■ TEXT EXTRACT
--- Begin ---
But then Cardinal Barragan knows very well that health, far from being a low profile issue, puts him in the front line. I remember that when John Paul II was dying, it fell to Cardinal Barragan as well as to Joaquin Navarro-Valls, the then Vatican spokesman, to reveal that the Pope was in a "very, very serious" way.
He has also been asked by Pope Benedict to get to grips with the question of whether condoms can be used to help stop the spread of AIDS - to which his answer, unsurprisingly, is that the best answer to AIDS is premarital abstinence from sex before marriage and marital fidelity after it.
Cardinal Barragan has shared the spotlight this week with a younger prelate often described as one of the Vatican's brightest and best - Archbishop Salvatore Fisichella, head of the Vatican's Pontifical Academy for Life. Archbishop Fisichella, 57, known as "Rino", is also rector of the Pontifical Lateran University and a member of the Congregation for the Doctrine of the Faith and the Congregation for the Causes of Saints.
He described allowing Eluena Englaro to die as an "immense crime" and a "civil and moral defeat". Eluena would die an "atrocious death" by being deprived of water and nutrition, a step on the road to legal euthanasia, Monsignor Fisichella said.
--- End ---
■ DATASET SECTION
--- Begin ---
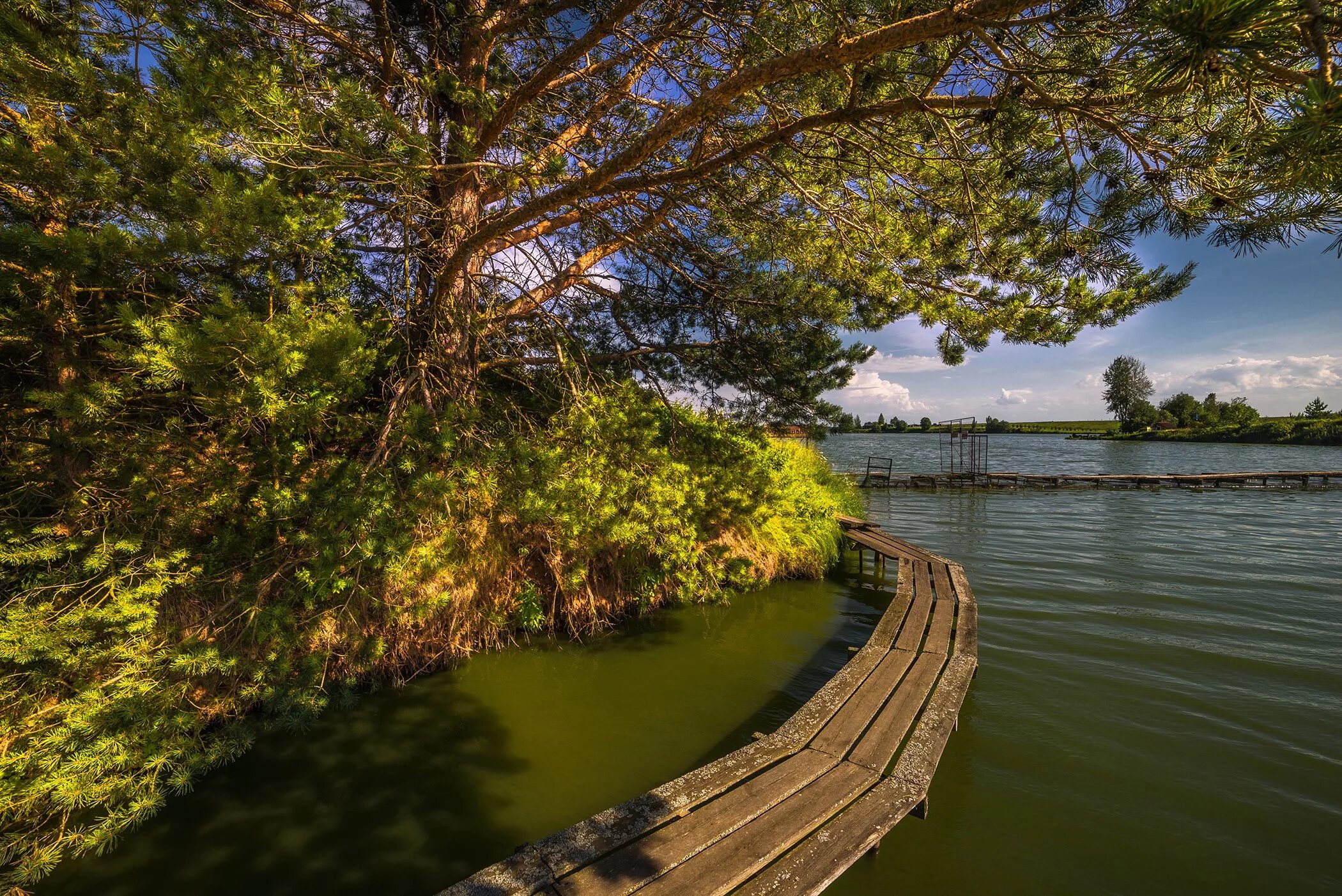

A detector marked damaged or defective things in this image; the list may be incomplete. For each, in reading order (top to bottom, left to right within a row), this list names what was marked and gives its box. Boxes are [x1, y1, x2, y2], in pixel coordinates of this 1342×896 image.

rusty metal structure [939, 415, 992, 480]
--- End ---
■ THE TASK
Quote the Vatican passage word for word, everything from "He has also" down to "fidelity after it.". The data were taken from a different source than the text.

■ RESPONSE
He has also been asked by Pope Benedict to get to grips with the question of whether condoms can be used to help stop the spread of AIDS - to which his answer, unsurprisingly, is that the best answer to AIDS is premarital abstinence from sex before marriage and marital fidelity after it.